Stored items =>
┄┄┄┄┄┄

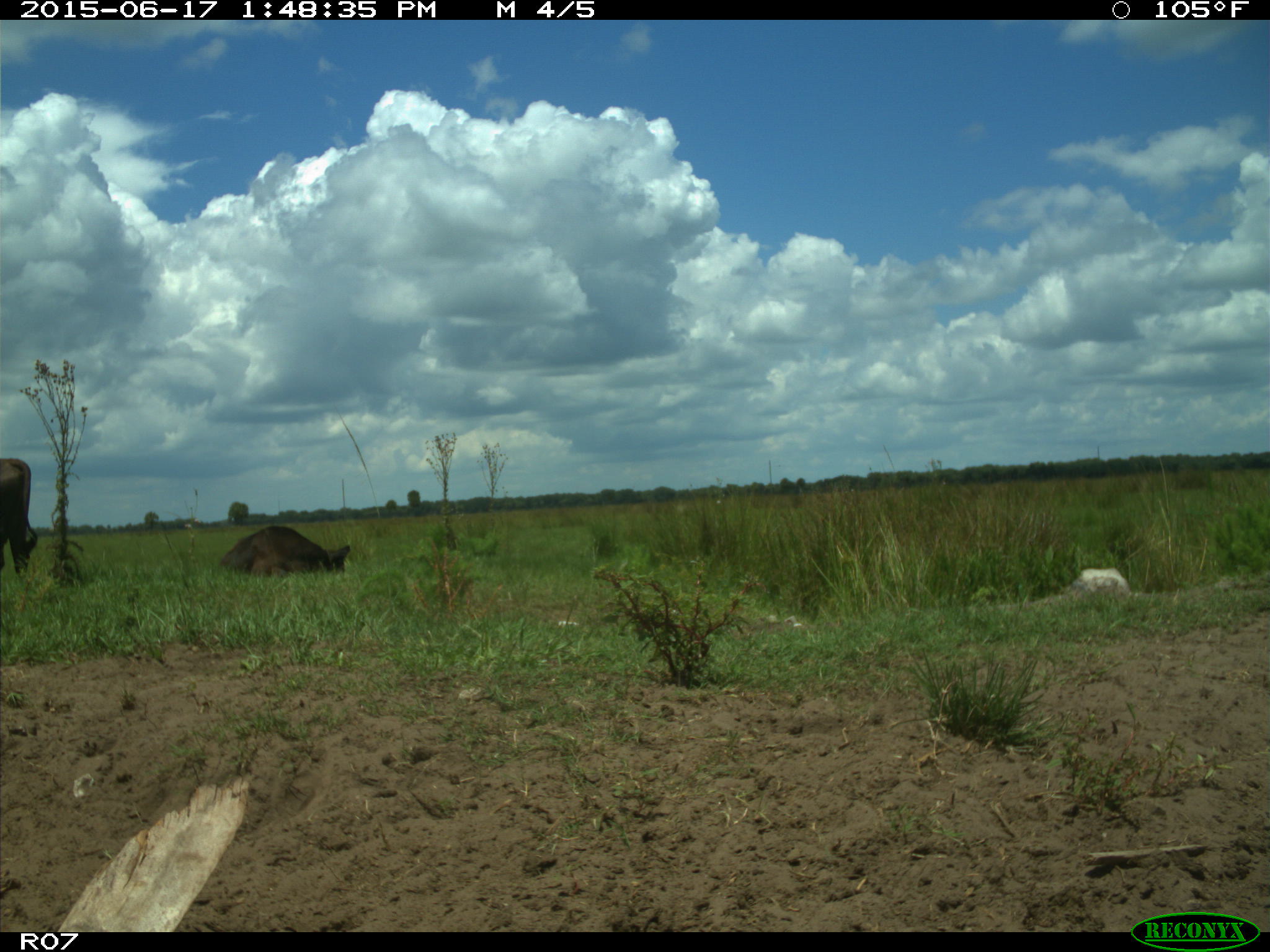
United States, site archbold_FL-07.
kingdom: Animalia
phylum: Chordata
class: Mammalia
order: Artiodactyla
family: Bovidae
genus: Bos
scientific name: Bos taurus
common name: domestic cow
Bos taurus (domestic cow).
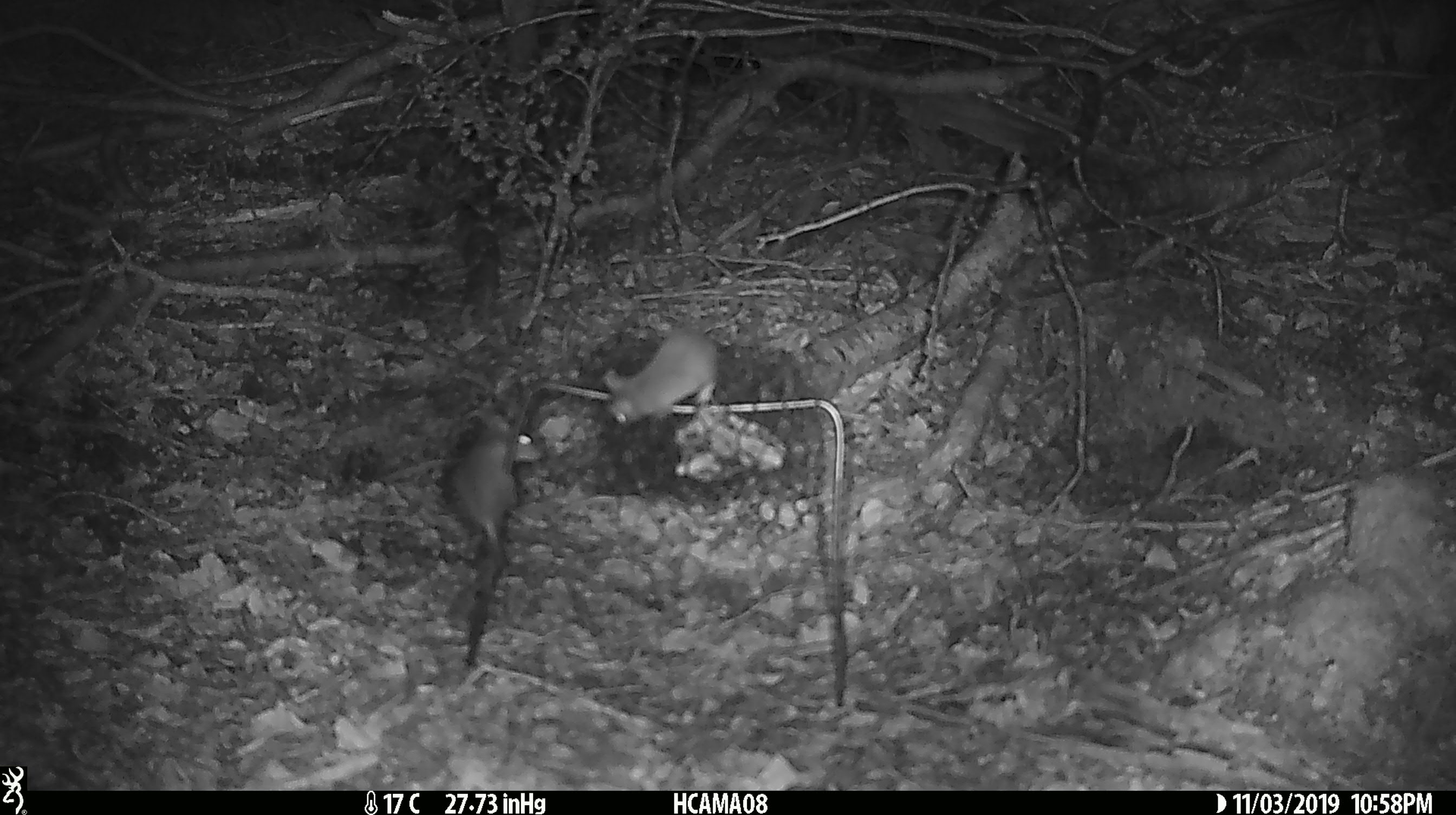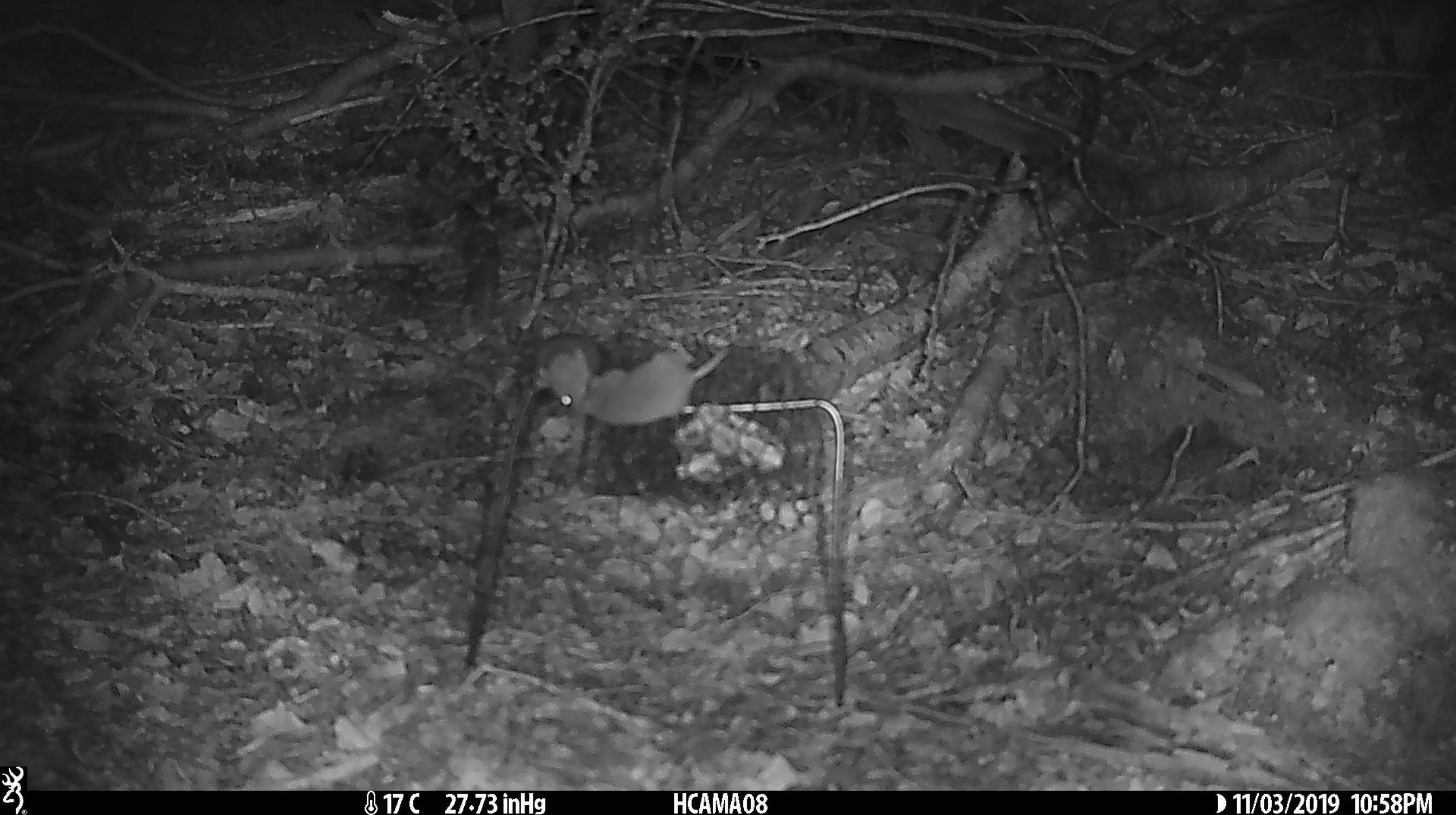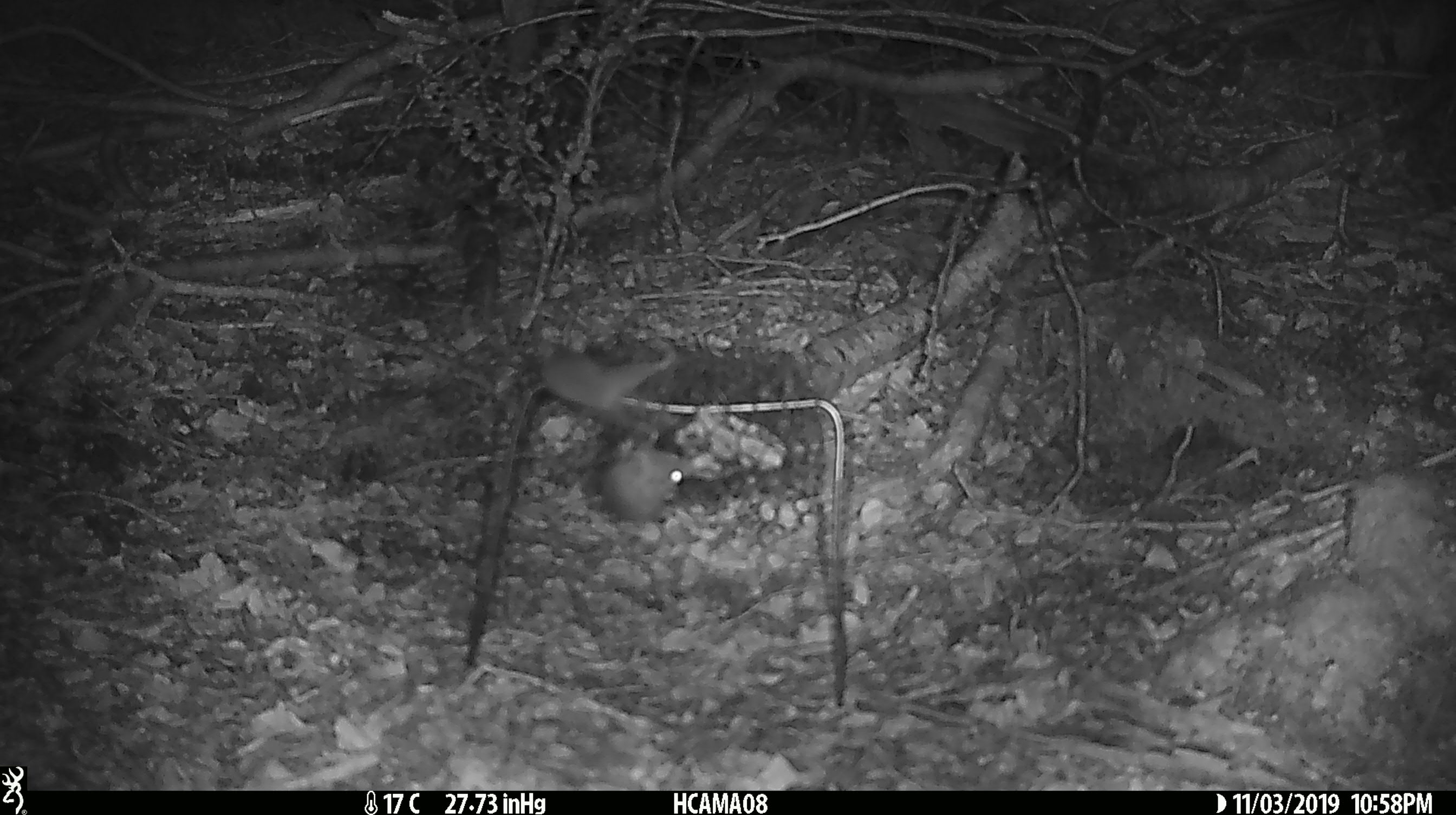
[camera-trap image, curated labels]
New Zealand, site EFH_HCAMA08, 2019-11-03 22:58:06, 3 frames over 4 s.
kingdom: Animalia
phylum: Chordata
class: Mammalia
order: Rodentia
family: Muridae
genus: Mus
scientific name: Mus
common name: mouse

┄┄┄┄┄┄

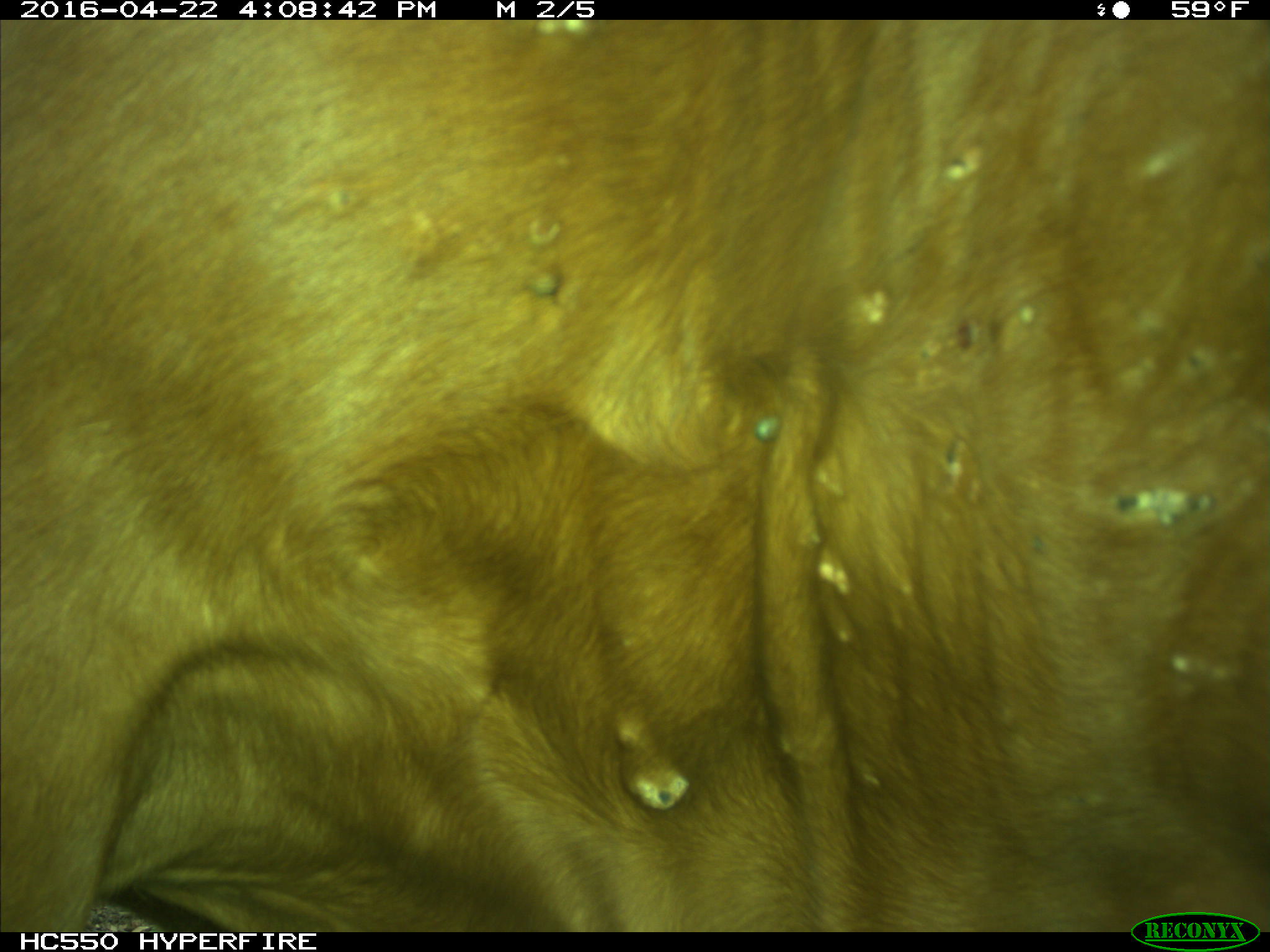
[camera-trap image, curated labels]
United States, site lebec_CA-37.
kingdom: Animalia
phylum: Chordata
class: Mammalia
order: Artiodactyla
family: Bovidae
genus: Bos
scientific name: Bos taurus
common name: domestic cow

┄┄┄┄┄┄

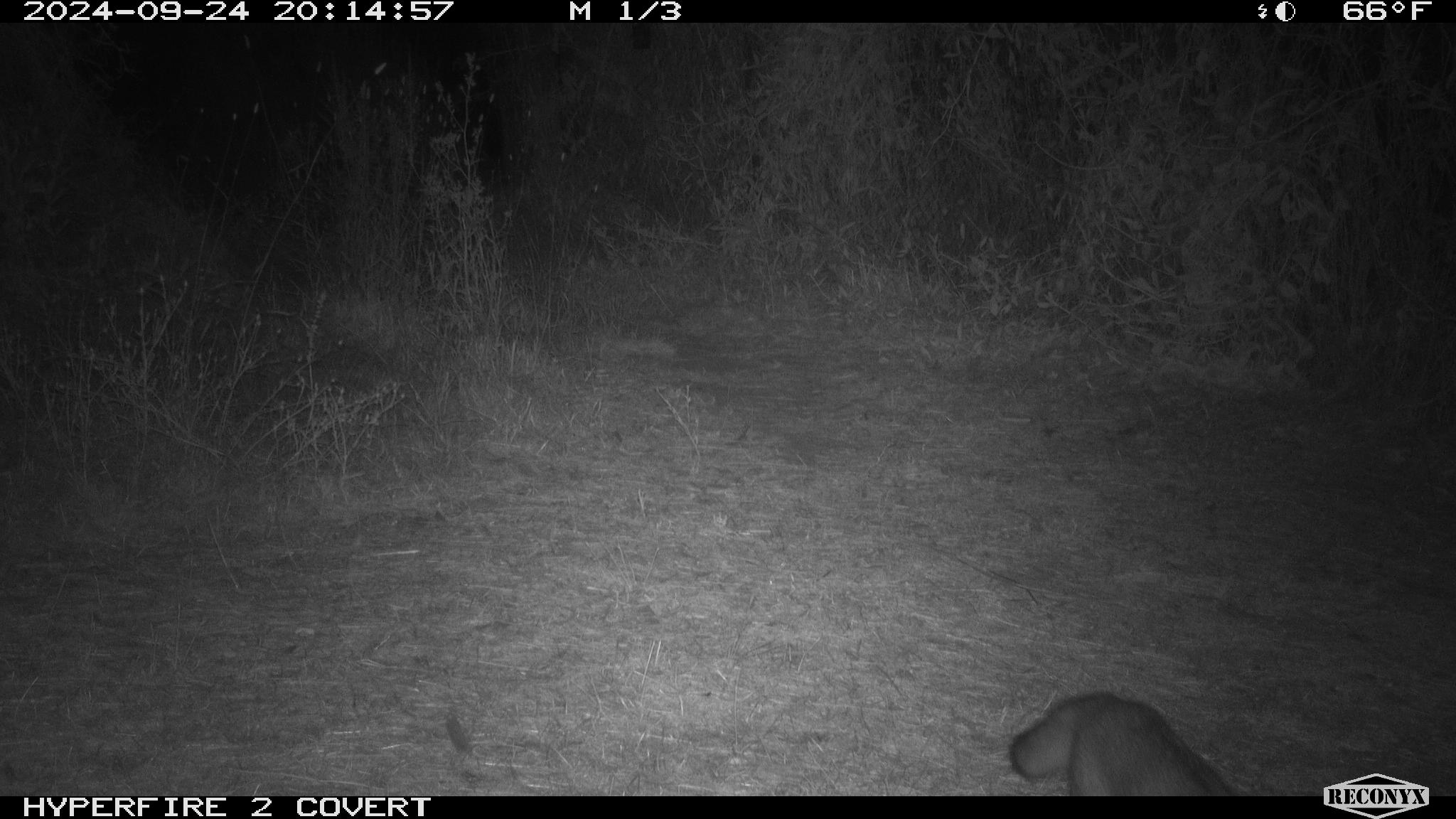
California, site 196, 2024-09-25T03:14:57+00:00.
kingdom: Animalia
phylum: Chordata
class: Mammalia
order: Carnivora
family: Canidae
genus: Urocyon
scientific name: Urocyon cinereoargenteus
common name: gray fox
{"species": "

┄┄┄┄┄┄

What the task requires => When a line contains the string "States", copy it from the records.

Written reply =>
United States, site archbold_FL-07.
United States, site lebec_CA-37.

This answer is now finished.